第一興商が提案する“選曲レス”カラオケの楽しみ方とは? Toyota Woven Cityで実証実験中の開発者に聞いてみた

“選曲レス”で提案するカラオケの楽しみ方

 業務用カラオケシステムDAMを展開する株式会社第一興商が、Toyota Woven Cityにおいて第1弾となる実証実験「選曲レスカラオケ」を9月1日より開始した。

 選曲レスカラオケとは、デンモクなどのリクエスト端末を設置せず、利用者による楽曲検索や選曲を必要としない新たなカラオケ体験。
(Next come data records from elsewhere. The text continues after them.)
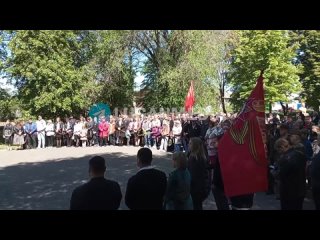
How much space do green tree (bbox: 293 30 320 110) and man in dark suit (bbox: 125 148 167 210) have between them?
37709 mm

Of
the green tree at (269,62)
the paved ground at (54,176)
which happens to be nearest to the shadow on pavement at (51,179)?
the paved ground at (54,176)

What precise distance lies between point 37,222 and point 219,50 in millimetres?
32490

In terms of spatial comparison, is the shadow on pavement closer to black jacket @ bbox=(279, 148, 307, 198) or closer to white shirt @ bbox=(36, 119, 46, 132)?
black jacket @ bbox=(279, 148, 307, 198)

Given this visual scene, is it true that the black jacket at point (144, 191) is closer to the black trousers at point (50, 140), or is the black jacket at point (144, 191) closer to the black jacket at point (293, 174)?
the black jacket at point (293, 174)

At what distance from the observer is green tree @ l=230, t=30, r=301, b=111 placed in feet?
118

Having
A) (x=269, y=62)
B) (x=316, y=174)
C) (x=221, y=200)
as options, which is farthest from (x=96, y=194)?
(x=269, y=62)

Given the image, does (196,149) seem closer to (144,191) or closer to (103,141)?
(144,191)

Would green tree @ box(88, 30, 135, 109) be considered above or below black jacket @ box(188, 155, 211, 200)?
above

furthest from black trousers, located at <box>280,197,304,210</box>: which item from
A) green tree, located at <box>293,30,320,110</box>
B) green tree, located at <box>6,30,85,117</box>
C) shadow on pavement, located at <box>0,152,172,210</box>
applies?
green tree, located at <box>293,30,320,110</box>

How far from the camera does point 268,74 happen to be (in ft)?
119
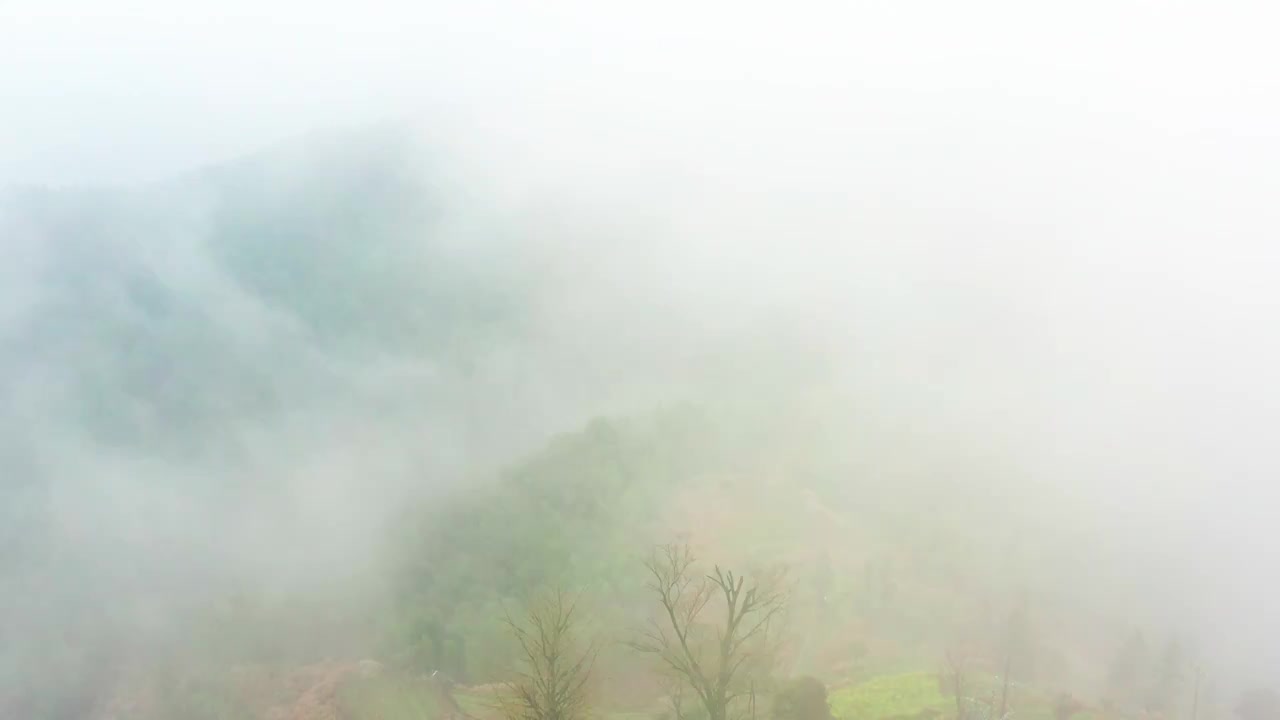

静岡県裾野市にあるトヨタ自動車による実証実験の街・Toyota Woven Cityにて、まずは居住者および訪問者向けに参加者を募集。実証実験として9月30日までの歌唱データを蓄積している。今回、リアルサウンドでは実際にToyota Woven Cityを訪れ、実証実験を取材。選曲レスカラオケの担当者や参加者へのインタビューを行った。

第一興商

 まず参加者にはカラオケに関する簡単なアンケートに答えてもらい、そこから担当者が「年齢」「好きなアーティスト」「好きなアニメ」「好きな音楽ジャンル」などからその年代にあったアーティスト、楽曲を選曲したプレイリストを作成。さらに生成AIを用いて、その精度を高めている。参加者はトヨタの電気自動車「e-Palette」の広い室内空間にて、“1人カラオケ”状態で選曲レスカラオケを楽しんでいる。利用は1時間で、楽曲の1番のみがどんどん流れてくる設定。1時間でおよそ40曲を歌唱できる想定になっており、参加者が「歌えない」「歌いたくない」と思った場合は、気軽にスキップできる仕組みだ。

 今回インタビューした参加者は事前アンケートの時点から、担当者が最もプレイリスト作成に苦しんだという方。アンケートで答えた好きなアーティストは「谷山浩子」「カノエラナ」「日食なつこ」。本人自身もいわゆるJ-POPと言われるメジャーなアーティストを通ってきていない、カラオケに行ってもマニアックな曲を選ぶのだという。案の定、前半はAKB48、YOASOBIといったメジャーどころをスキップしてしまったと恐縮しながら明かす。車内は密閉されており、外にいても聞き耳を立てないと何の曲を歌っているのか分からない防音レベル。かろうじて、AKINO「創聖のアクエリオン」、Cocco「強く儚い者たち」は歌っているのが聞き取れた。「アクエリオン」は世代であればアニメを観ていなくとも誰もが歌える曲、Coccoは姉の影響で好きになったアーティストだったと教えてくれた。そんな2曲に近い、“聴いてはいなかったけど歌えた曲”が『マクロスF』(「ライオン」「星間飛行」など)の関連楽曲で、友人が歌っているのを聴いて覚えたという。「自分では能動的に入れない、意図しない選曲がくるのが面白いと思いました。でも、歌えるから歌おうかみたいな」と感想を述べながら、さらなるプレイリストの向上に期待を寄せた。スキップされた楽曲はデータとして蓄積され、プレイリストやAI学習に反映されていく。参加者の主な年齢層は30~40代。参加は1日に数人程度で、9月30日までの実施期間で100人近くのデータが取れる予定だ。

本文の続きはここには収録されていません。